He worried when he was in charge of Derry club Swatragh. And then when he was over Antrim for a couple of seasons. But once he took over his own club Errigal Ciaran, he became intimately familiar with his bedroom ceiling and sleepless nights as insecurities wrestled with problems, only to be overtaken with a brainwave or idea that wouldn’t stand up to the cold light of morning scrutiny.



Twelve years ago, he stood on the balcony of the main stand in Healy Park and raised the O’Neill Cup as the captain of Errigal Ciaran. On Friday night, he managed his club to the same title, becoming the first to manage that double feat. So how did he find the pressure of his first year? “Eh, to date I have found it a thoroughly unpleasant experience!” he says.

“To be absolutely truthful, you feel that huge level of responsibility to the people of the club because you know how much it means to them, and plenty of others. “People handle it different ways. I have found it tough enough, to be honest.

And you have to keep remembering that it is very little to do with what you are bringing to it. But you still feel that level of responsibility.” Being Errigal Ciaran manager is not for the faint hearted.

When Malachy O’Rourke did it in 2006, he barely entered the town of Ballygawley and kept his profile lower than a Limbo dancer. To add to the pressure, McGinley’s brother Emmett is the current club chairman, with Peter Canavan vice-chairman. It was and is, as he says, inescapable.

“But it’s also how much it means to you and you know all of the lads personally,” he explains. “I had a bench full of players there that have been putting in fantastic effort and all would have been capable of playing and yet you are disappointing them. “So you are feeling all of that, but that’s a manager’s role.

It’s just the responsibility you have to try and lead the team to perform at the level they are capable of. “I know fine rightly I talk too much and went into far too much depth and maybe hurt them because of that. But we got the balance right today.

== == ==

■ Written exercise 1:
Collect every line from the listing below that contains the word "this".

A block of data
== == ==

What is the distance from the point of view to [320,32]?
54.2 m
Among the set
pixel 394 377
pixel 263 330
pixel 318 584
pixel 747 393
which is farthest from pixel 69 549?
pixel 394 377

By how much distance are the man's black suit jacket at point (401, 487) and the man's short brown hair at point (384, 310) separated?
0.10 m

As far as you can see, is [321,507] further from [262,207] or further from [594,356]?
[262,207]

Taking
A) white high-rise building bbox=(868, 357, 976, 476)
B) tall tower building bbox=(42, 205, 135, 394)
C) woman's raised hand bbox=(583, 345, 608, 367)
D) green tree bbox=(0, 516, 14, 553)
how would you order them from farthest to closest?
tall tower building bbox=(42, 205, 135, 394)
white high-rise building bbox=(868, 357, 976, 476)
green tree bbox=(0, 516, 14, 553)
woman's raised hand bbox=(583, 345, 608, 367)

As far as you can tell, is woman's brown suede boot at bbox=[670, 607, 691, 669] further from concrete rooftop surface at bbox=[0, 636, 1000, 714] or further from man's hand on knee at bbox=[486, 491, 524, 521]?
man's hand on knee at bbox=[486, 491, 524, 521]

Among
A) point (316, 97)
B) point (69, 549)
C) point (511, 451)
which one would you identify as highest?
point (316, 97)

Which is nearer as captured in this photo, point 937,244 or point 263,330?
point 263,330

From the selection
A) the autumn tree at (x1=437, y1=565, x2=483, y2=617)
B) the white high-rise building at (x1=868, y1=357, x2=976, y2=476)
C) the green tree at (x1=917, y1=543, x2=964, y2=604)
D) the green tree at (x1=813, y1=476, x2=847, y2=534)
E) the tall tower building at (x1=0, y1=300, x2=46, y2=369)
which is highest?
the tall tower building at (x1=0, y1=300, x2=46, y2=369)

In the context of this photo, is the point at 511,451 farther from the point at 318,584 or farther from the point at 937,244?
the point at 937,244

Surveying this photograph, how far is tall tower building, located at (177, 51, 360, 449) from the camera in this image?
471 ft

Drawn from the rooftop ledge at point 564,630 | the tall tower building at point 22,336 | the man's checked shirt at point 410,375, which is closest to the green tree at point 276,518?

== == ==

■ Written exercise 2:
Answer these questions about the article on the Errigal Ciaran manager.
(a) Which Derry club did he manage before taking charge of his own club?
(b) In which ground did he raise the O'Neill Cup as captain of Errigal Ciaran?
(c) Who is the current club chairman, and who is vice-chairman?

■ Problem solution 1:
Which is nearer as captured in this photo, point 937,244 or point 263,330?
In the context of this photo, is the point at 511,451 farther from the point at 318,584 or farther from the point at 937,244?
Surveying this photograph, how far is tall tower building, located at (177, 51, 360, 449) from the camera in this image?

■ Problem solution 2:
(a) Swatragh.
(b) Healy Park.
(c) His brother Emmett is chairman, and Peter Canavan is vice-chairman.